Blaze put a dent in High Sierra habitat

Published 5:00 am Wednesday, October 23, 2013

GROVELAND, Calif. — The Rim Fire that scorched a huge swath of Sierra Nevada forests also severely altered the habitat that is home to several of California’s rarest animals: the great gray owl, the Sierra Nevada red fox and the Pacific fisher.

The fire burned 257,000 acres of High Sierra wilderness straddling the Stanislaus National Forest and Yosemite National Park that harbors a geographically isolated and genetically distinct clan of roughly 200 great gray owls.

The blaze also came within 12 miles of 10 breeding pairs of the subspecies of red fox clinging to survival in the cold, steep slopes above the tree line, raising fears they could have been eaten by coyotes trying to escape the smoke and flames.

The existence of the foxes, which were thought to have been wiped out in the 1920s, was confirmed in 2010.

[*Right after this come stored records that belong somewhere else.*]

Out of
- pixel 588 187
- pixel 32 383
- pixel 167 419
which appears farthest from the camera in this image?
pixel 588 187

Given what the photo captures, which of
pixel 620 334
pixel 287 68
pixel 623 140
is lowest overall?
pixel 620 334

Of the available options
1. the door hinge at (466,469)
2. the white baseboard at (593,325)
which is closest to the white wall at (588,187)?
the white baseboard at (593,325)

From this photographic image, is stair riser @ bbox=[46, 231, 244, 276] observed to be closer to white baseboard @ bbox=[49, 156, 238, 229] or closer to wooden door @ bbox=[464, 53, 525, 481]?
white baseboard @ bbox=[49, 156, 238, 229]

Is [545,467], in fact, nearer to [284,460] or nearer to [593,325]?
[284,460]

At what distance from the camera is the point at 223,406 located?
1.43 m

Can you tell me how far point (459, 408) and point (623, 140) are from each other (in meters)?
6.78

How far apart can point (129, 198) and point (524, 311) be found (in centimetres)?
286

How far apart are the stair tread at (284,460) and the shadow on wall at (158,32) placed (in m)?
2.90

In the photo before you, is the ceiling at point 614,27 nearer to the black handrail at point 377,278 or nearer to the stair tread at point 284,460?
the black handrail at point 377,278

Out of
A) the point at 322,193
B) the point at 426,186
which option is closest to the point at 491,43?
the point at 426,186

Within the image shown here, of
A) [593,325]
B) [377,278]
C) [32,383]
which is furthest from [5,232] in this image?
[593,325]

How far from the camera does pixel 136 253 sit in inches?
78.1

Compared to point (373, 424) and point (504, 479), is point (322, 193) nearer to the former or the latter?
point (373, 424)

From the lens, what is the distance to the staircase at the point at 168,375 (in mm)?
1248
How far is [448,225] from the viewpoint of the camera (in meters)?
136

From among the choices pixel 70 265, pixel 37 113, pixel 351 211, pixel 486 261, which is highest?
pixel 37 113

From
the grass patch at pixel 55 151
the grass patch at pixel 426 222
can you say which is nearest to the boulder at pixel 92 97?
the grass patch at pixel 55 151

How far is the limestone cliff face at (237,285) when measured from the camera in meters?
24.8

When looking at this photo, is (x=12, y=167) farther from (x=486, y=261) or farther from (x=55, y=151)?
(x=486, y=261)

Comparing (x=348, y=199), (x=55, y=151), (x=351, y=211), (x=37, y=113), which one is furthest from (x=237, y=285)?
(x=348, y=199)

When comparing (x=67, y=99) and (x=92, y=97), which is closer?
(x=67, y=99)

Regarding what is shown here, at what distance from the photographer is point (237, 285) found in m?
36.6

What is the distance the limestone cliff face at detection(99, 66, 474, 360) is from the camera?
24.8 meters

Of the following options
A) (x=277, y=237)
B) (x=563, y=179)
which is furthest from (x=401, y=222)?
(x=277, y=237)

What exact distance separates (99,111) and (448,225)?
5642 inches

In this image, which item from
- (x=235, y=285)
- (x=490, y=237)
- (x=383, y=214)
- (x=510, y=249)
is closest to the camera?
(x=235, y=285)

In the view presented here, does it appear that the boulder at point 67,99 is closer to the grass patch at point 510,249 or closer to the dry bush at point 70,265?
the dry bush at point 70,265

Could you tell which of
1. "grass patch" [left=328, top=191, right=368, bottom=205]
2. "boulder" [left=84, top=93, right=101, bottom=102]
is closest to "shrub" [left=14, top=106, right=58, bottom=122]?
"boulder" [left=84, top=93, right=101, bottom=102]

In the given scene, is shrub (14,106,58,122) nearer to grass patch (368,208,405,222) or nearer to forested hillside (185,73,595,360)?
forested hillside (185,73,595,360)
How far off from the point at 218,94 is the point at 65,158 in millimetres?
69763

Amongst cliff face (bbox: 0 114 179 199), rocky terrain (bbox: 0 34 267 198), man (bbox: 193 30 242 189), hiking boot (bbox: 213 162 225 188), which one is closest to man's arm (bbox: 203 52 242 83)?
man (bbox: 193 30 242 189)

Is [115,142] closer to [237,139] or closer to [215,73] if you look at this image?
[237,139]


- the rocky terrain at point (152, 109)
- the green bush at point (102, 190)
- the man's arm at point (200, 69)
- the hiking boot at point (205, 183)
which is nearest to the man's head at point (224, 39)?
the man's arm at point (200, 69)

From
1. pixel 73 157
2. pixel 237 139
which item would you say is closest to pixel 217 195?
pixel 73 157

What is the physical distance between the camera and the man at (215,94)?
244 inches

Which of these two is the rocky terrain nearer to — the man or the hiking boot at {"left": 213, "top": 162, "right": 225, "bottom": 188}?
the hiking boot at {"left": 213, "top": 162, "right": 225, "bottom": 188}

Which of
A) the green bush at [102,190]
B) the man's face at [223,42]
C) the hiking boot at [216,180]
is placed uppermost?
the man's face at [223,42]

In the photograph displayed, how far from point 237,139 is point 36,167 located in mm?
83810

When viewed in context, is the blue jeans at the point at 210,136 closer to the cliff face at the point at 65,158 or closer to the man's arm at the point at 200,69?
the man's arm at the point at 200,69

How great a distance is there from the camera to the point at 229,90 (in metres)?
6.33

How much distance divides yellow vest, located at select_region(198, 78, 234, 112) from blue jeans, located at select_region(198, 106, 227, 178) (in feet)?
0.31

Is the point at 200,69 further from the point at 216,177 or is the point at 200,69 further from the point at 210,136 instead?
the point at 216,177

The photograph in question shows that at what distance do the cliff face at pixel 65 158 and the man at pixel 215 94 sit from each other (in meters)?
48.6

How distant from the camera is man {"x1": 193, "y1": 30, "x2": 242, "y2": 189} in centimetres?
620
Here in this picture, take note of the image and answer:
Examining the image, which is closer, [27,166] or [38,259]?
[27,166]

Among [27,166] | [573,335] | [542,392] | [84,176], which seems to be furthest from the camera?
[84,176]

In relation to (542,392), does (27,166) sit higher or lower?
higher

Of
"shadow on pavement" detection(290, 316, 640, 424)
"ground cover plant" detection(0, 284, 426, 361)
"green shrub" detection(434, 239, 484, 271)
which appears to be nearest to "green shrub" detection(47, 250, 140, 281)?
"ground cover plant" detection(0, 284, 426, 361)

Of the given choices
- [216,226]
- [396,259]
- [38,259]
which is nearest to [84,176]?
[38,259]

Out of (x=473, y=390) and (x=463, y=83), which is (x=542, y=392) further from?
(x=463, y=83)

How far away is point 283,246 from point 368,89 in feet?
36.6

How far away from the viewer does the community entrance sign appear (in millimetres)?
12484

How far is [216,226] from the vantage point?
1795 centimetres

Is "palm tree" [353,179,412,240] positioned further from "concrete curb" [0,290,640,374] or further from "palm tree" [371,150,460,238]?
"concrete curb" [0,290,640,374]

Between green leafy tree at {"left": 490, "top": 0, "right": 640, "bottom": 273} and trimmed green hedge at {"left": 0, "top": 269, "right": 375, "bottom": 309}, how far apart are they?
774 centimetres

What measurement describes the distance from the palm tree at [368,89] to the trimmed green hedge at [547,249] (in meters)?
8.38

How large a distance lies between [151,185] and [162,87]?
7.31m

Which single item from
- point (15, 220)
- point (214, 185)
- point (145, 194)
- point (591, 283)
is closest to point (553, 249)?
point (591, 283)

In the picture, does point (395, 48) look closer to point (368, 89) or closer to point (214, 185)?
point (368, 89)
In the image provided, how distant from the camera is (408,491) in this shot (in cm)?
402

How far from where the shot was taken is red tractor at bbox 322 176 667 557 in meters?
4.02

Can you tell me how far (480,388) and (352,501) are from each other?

They are currently under consideration for listing under the federal Endangered Species Act.

Federal wildlife biologists are also concerned about the loss of potential habitat for the Pacific fisher, a member of the weasel family. Pacific fishers, members of an isolated Southern Sierra group of about 500 individuals that live in dense old-growth forests south of Yosemite’s Merced River, are under consideration for federal listing.

“In the Rim Fire, only birds that could fly the farthest and animals that could run the fastest survived,” said John Buckley, executive director of the nonprofit Central Sierra Environmental Resource Center. “It killed squirrels and bears. For animals of which only a handful exist, it could be especially tragic.”

The exact toll on wildlife will not be known until biologists are allowed to survey severely burned areas, which, for safety reasons, could remain closed for more than a year, federal forest officials said.

Even without that information, federal agencies are developing post-fire management strategies such as reforestation and salvage logging projects to protect certain species from extinction. That effort has been interrupted by the federal government shutdown, which furloughed federal wildlife biologists.